<<<<

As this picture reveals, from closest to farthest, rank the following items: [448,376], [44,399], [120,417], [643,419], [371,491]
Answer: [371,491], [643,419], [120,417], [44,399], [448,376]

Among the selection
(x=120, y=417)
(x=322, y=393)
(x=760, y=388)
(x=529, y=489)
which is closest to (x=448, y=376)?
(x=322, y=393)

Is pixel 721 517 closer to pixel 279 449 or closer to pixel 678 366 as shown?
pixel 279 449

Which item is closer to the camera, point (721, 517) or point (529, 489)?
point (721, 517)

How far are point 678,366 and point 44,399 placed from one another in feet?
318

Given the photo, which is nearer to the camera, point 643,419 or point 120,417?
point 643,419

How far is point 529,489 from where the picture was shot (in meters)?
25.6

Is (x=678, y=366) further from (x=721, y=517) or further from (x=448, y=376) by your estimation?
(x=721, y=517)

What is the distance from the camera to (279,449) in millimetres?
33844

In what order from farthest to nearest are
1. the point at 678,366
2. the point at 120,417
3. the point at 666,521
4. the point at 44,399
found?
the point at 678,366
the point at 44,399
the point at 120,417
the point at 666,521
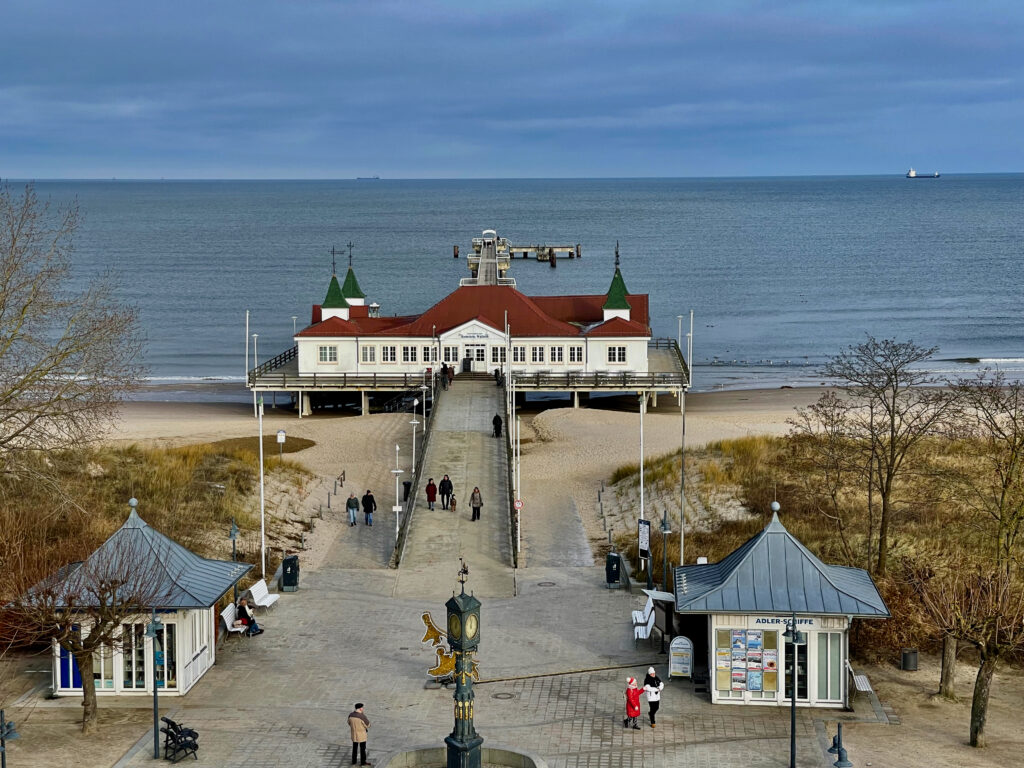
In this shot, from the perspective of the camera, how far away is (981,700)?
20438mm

>>>>
<<<<

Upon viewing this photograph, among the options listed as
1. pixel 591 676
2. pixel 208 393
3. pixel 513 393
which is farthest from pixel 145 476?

>>>>

▶ [Stated task]
Pull out every line of the items above that contains the word "farthest", treating uppercase and lowercase as different.

▶ [Problem solution]
As this picture reveals, from closest to farthest, rank the following items: [448,376], [44,399], [120,417], [643,419], [371,491]
In what order from farthest to nearest are
which is farthest from pixel 145 476?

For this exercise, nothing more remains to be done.